## WHAT THIS EXERCISE ASKS:
a - In the championship article, why were players from twelve McConnell Cup teams able to join the 2006 Women Pairs at the semifinal stage?
b - Reproduce a section of the championship article word for word, beginning at the words "The World Women" and stopping after "whose details vary.".

## PASSAGE GIVEN:
= World Women Pairs Championship =

Bridge championship

The World Women Pairs Championship is a bridge championship held every four years as part of the World Bridge Championships. It is restricted to women pairs only.

==Results==
World meets commonly run for 15 days on a schedule whose details vary.

In 2006 the Women Pairs played Saturday to Friday, the 8th to 14th days of the meet, with five qualifying sessions, five semifinal sessions, and four final sessions. At the start of qualifying, sixteen teams remained in the knockout stage of the marquee teams competition for women, for the McConnell Cup. During qualifying sessions for the pairs, the McConnell teams were reduced from sixteen to four, and players from the twelve "knocked out" teams were eligible to enter pairs competition at the semifinal stage. There were 109 pairs in the qualifier, 63 in the semifinal, and 36 in the final.

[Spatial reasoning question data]
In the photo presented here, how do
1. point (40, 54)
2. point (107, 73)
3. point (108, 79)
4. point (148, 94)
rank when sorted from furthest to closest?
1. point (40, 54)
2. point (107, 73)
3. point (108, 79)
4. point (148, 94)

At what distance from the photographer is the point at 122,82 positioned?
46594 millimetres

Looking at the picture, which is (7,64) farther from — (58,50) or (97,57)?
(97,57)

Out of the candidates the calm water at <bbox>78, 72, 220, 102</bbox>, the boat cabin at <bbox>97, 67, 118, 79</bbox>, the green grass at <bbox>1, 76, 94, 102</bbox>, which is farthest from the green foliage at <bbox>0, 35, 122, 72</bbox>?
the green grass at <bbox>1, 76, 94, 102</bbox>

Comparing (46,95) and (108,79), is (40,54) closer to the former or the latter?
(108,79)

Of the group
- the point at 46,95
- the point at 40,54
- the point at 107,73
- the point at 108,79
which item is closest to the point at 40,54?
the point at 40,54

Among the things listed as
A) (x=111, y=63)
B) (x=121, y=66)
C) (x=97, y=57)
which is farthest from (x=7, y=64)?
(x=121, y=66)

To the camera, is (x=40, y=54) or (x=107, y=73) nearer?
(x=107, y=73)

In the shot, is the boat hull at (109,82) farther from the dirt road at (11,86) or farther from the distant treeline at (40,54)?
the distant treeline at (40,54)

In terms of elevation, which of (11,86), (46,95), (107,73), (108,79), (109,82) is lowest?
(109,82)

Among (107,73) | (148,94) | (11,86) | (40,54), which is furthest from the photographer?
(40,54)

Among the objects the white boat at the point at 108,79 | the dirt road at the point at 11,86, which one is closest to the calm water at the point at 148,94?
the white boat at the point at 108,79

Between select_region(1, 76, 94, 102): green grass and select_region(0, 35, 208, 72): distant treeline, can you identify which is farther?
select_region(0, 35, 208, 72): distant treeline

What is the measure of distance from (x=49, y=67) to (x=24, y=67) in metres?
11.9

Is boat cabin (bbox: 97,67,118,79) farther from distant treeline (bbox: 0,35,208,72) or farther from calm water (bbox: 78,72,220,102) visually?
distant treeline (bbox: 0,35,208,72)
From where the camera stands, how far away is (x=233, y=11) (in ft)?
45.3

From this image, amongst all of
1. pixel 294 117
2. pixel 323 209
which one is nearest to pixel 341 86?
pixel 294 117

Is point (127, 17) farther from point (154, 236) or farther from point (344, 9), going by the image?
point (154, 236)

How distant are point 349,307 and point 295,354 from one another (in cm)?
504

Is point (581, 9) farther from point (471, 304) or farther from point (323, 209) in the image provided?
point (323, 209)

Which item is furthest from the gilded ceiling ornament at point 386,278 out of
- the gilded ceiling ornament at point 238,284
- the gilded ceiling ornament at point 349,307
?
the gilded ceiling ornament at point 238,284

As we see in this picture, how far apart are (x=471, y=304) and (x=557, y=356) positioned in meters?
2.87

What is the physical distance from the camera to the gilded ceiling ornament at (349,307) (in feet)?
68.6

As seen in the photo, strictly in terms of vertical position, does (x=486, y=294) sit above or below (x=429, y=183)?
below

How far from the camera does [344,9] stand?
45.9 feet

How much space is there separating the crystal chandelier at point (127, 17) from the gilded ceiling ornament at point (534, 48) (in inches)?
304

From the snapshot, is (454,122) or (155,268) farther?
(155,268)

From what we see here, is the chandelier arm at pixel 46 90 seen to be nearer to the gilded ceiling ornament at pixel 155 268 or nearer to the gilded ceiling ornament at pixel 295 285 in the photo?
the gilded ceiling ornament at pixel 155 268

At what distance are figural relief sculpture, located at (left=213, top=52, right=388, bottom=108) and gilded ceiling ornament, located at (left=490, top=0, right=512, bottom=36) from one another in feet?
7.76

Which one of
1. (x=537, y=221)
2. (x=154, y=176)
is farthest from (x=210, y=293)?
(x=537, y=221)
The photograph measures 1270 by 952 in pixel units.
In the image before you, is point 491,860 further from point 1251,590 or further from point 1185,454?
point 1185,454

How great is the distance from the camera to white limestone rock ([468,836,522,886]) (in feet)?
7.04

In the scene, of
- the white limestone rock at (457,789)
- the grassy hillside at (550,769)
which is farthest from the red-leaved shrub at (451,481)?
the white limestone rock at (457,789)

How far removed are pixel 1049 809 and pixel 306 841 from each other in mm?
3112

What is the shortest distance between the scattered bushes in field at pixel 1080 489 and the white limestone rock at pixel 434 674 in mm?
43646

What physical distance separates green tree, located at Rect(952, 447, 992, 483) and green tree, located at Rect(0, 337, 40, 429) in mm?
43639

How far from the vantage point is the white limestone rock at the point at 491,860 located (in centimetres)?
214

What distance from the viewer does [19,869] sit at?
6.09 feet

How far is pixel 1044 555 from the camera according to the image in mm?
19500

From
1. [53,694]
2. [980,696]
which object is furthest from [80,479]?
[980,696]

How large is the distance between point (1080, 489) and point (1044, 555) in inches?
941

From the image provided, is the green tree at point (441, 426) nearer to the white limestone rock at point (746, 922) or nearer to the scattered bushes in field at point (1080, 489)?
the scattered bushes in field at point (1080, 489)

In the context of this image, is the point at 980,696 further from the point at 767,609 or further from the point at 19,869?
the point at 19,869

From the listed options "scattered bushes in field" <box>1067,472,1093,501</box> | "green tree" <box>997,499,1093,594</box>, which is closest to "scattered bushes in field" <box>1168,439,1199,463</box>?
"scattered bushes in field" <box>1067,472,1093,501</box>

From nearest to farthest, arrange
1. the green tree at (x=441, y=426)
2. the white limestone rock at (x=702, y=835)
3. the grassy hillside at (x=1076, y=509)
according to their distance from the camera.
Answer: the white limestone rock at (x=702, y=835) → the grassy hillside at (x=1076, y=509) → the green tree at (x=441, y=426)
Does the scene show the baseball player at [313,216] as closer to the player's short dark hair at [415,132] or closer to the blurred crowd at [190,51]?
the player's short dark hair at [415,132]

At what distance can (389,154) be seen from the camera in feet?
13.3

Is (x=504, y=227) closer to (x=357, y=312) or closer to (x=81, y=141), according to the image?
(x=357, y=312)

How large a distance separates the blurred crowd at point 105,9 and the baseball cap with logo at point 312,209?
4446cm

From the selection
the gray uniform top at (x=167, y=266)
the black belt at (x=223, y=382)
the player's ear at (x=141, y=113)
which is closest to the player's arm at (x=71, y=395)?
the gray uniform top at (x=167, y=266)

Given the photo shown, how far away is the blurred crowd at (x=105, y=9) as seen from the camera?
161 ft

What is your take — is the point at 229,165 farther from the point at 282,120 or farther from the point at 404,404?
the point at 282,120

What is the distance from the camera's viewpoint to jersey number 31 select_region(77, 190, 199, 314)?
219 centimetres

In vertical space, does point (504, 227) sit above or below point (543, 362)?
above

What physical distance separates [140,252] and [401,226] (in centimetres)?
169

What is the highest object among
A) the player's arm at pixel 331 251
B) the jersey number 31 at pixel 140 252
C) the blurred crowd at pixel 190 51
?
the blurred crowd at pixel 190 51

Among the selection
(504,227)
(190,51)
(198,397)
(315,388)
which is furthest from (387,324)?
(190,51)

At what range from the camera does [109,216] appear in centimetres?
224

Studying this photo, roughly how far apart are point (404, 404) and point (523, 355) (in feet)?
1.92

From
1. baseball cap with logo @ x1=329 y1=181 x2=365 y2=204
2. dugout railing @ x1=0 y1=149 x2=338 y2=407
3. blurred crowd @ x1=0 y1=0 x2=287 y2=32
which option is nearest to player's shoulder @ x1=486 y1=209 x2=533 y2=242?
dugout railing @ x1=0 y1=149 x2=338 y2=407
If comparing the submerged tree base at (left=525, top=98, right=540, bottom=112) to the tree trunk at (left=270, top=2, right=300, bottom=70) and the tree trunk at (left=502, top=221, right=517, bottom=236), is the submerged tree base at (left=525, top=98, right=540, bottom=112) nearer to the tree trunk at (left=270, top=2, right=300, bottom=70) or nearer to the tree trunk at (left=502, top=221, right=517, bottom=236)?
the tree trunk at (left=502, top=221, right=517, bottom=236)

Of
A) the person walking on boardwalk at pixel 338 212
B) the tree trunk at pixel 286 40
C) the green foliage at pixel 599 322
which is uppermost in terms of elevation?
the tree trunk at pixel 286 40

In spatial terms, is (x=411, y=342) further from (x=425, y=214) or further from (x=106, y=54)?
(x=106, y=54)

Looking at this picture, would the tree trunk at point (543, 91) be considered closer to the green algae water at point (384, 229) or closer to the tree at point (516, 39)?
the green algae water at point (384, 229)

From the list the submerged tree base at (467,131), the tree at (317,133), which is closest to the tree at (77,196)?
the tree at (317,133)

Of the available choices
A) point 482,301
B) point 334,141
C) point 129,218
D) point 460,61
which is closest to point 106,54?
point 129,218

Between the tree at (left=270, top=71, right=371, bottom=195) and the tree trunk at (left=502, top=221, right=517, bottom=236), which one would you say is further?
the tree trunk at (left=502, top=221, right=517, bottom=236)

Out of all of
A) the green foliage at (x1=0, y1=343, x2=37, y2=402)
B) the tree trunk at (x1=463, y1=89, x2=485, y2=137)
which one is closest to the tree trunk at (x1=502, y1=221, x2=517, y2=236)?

## TASK-BY-TASK SOLUTIONS:
a - During the pairs qualifying sessions, the McConnell Cup knockout field was cut from sixteen teams to four. Players from the twelve teams knocked out were then eligible to enter the pairs competition at the semifinal stage.

b -
The World Women Pairs Championship is a bridge championship held every four years as part of the World Bridge Championships. It is restricted to women pairs only.

==Results==
World meets commonly run for 15 days on a schedule whose details vary.